Bushmeat, a crucial source of protein, fat and iron for millions of forest-dwelling communities across the globe is often the cheapest and most readily available food source. Each year, an estimated five million tonnes of bushmeat is traded in the Congo basin alone and 579 million forest mammals are killed in Central Africa.

The problem was discussed at the U.N. Convention on Biological Diversity (CBD) Conference of the Parties 11 in Hyderabad, India, this week.

Noelle Kumpelle of the Zoological Society London urged the CBD to work with scientists, development and agricultural institutions to find alternative proteins to wild meat predominantly from fish and livestock production. She also urged the CBD to adopt the revised Recommendations of the Liaison Group on Bushmeat.

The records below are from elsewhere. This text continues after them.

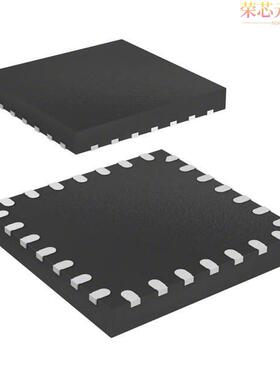 STM32F031G6U6原装「IC MCU 32BIT 32KB FLASH 28UFQFN」正品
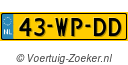 43WPDD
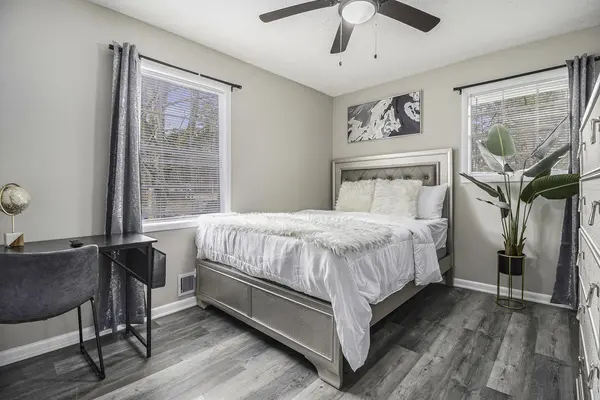 Coliving in Union City - South Atl, Atlanta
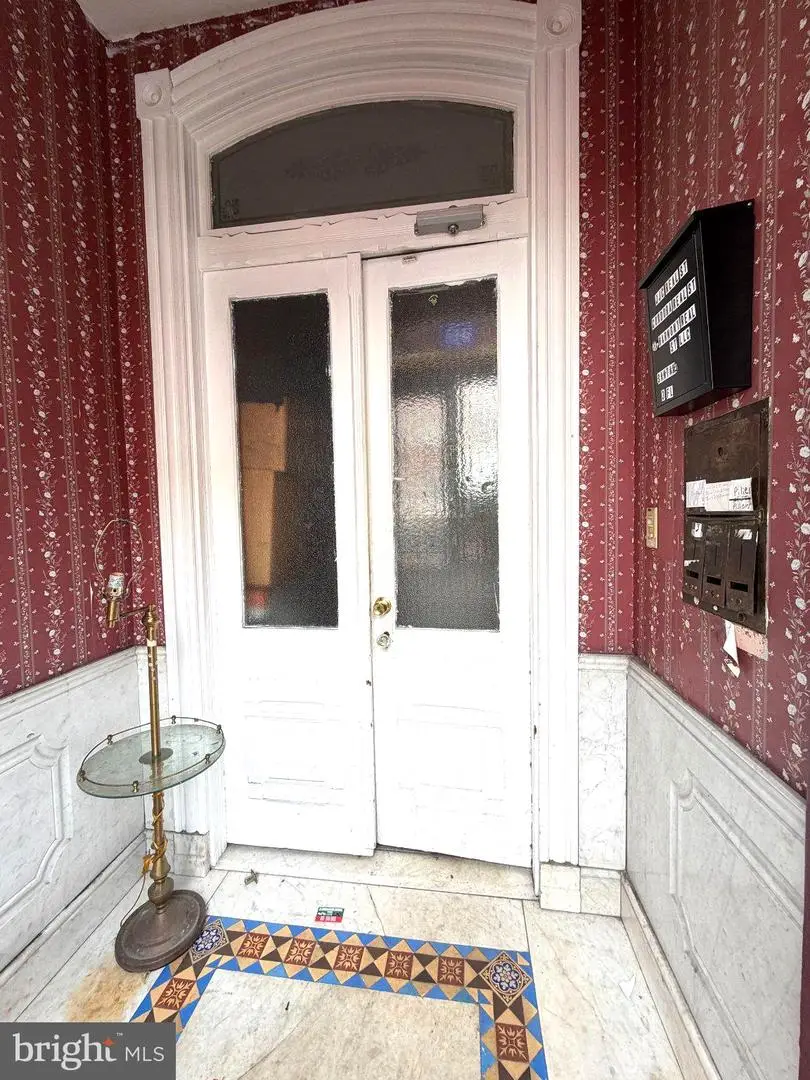 1114 Franklin St, Reading, PA 19602 - #2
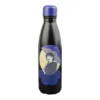 Wednesday 500Ml Hot&Cold Metal Bottle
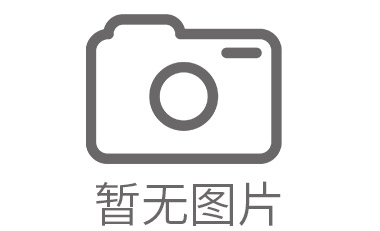 莱城区开荒保洁不是单指哪一种工程施工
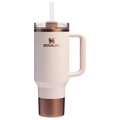 The Quencher H2.0 Flowstate™ Tumbler Gilded | 887ML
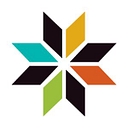 Mennonite Life logo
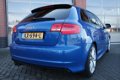 Audi S3 - Sportback 2.0 TFSI quattro Ambition Pro Line - 1 - Thumbnail
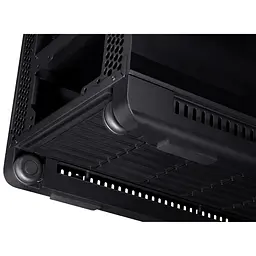 Корпус Asus ProArt PA602 Black без БЖ (90DC00J0-B09000) - мініатюра 7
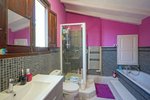 3 bedrooms Villa in Alicante, Spain No. 66918 - Image 14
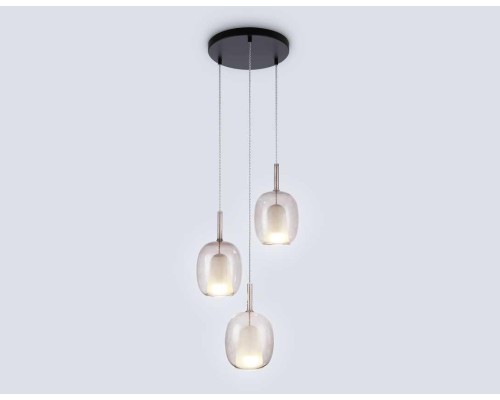 Подвесной светильник Ambrella light High Light LH11156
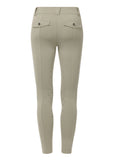 Kerrits Kids Free Motion Coolcore Knee Patch Breech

Kumpelle continued “it’s important to look at both “usage” of wild meat – defined as that which indigenous and local communities eat for their consumption and sustenance – and “production.”

The current unsustainable harvesting and use of wild resources is having a detrimental impact on biological diversity, ecosystem integrity and on people’s livelihoods.

It’s the latter, which refers to the selling or exploitation of bushmeat generally bound for urban markets, that is not sustainable.

And it’s a practice that has grown, sharply, in the last two decades.

That’s in part due to the breakdown of traditional management systems in forested areas, an increase in the ownership of firearms and weak governance structures within local and indigenous communities.

Customary and traditional knowledge systems for forest and natural resource management, meanwhile, also have been replaced with centralised decision-making, often from city offices, from those disconnected from forests.

Nasi said while that may be worrying, it’s not necessarily all bad news.

“The long-term persistence of the trade suggests it can be sustainable for resilient species,” he said.

Trophy hunting, meanwhile, is also a key problem, generally from the urban elite who enter wild animal-dense areas and proceed to poach.

The pro-indigenous, pro-community camp vehemently maintains that if local and indigenous communities already have protection and monitoring schemes in place, particularly traditional customary knowledge practices, the possibility of this happening will most likely decline.

Again, these groups “are inextricably dependent upon the natural environments they inhabit, making them the least likely to destroy, and the first to seek to conserve and protect them,” said Rasheem.

It’s an argument, again, for greater decision-making power in the greater wild-meat debate.

Rosie Cooney, who works with the International Union for Conservation of Nature, agrees.

“We have numerous examples where community forest, natural resource managed schemes have seen an increase in species biodiversity,” she said.

“The Takana indigenous lands of Bolivia is a great case in point with a marked increase in Caiman populations.”

She also cites the need to find wild-meat alternatives if the issue is to be effectively tackled.

Roland Melisch of TRAFFIC (the wildlife-trade monitoring network) urged Parties to the CBD to adopt the Recommendations on Bushmeat and to “establish sound decision-support systems so that bushmeat-related management decisions would be evidence-based on best available, objective data and information (including traditional knowledge).”

CIFOR’s research on bushmeat is part of the CGIAR research program on Forests, Trees and Agroforestry.